- TASK BRIEF
Reproduce word for word the stretch of the Huawei article below from "Cisco CEO John" through "the Enterprise wing.".

- SOURCE EXCERPT
Channel recruitment plans are stalling - and US spy accusations still dog the firm

Huawei’s enterprise biz outside of China is crawling along, hampered in Europe by a slower-than-forecast recruitment of channel partners and in the US by government paranoia concerns over espionage.

The networking, server and storage kit division accounts for nine per cent of Huawei’s overall revenues of £23bn in 2013, and though it did not break out a regional split, a senior hand told El Chan sales are relatively small overseas.

Speaking at Huawei’s Cloud Conference in Shanghai, William Xu, executive board member and chief strategy marketing officer, said:

“The UK and Europe will be the potential major IT markets [for us] because currently the volumes are not so big.”

It is now four years since the Chinese company launched its Enterprise wing – it grew up building networks for telco customers – but in the West, Huawei has struggled to assemble an army of channel evangelists.

A couple of years back the firm set a three to five year deadline to transact 100 per cent of its Enterprise Group revenues via channel types, and wanted 1,000 firms to act as its extended sales force on the street in Western Europe.

But according to the company’s Find A Partner portal, Huawei has 106 ‘Value-add, Silver, Gold and Authorised” businesses accredited to sell its hardware. The company was unable to provide its own numbers for the region.

Xu told us: “I think it takes time to let the channel partners accept Huawei… on the one hand our awareness among enterprises is not enough, but now we have seen more and more channel partners begin to co-operate with Huawei, especially in the China market.”

Huawei told us it aimed to have 5,000 partners worldwide with 3,000 in China. It expects to certify 10,000 in its homeland by 2019.

The president of partners and alliances for the Enterprise Business Group, Raymond Lau, claimed some rival vendors had used scare tactics to steer some businesses in the channel away from Huawei.

“We have to face that. Of course some competitors are scared of Huawei’s entry into the market,” Lau said. “Maybe some of them are scared by Cisco”.

Cisco CEO John Chmabers certainly has Huawei at the top of his watch list and previously accused the company of using profits in its telco division to subsidise lower prices in the Enterprise wing.

The US senate passed a bill eighteen months ago prohibiting government agencies from buying technology from companies believed to be owned, run or subsidied by the People's Republic.

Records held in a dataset
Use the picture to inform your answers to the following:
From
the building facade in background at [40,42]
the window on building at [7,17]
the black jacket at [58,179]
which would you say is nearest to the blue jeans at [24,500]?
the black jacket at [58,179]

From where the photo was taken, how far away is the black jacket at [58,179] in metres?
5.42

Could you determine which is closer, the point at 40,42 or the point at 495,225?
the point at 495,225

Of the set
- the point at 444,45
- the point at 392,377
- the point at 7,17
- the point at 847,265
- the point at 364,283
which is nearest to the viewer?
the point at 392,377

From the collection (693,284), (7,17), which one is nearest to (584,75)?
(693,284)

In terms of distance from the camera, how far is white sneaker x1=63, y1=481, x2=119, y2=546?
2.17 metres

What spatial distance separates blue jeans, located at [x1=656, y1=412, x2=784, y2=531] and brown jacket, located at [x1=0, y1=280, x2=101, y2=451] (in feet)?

- ANSWER TO THE PROBLEM
Cisco CEO John Chmabers certainly has Huawei at the top of his watch list and previously accused the company of using profits in its telco division to subsidise lower prices in the Enterprise wing.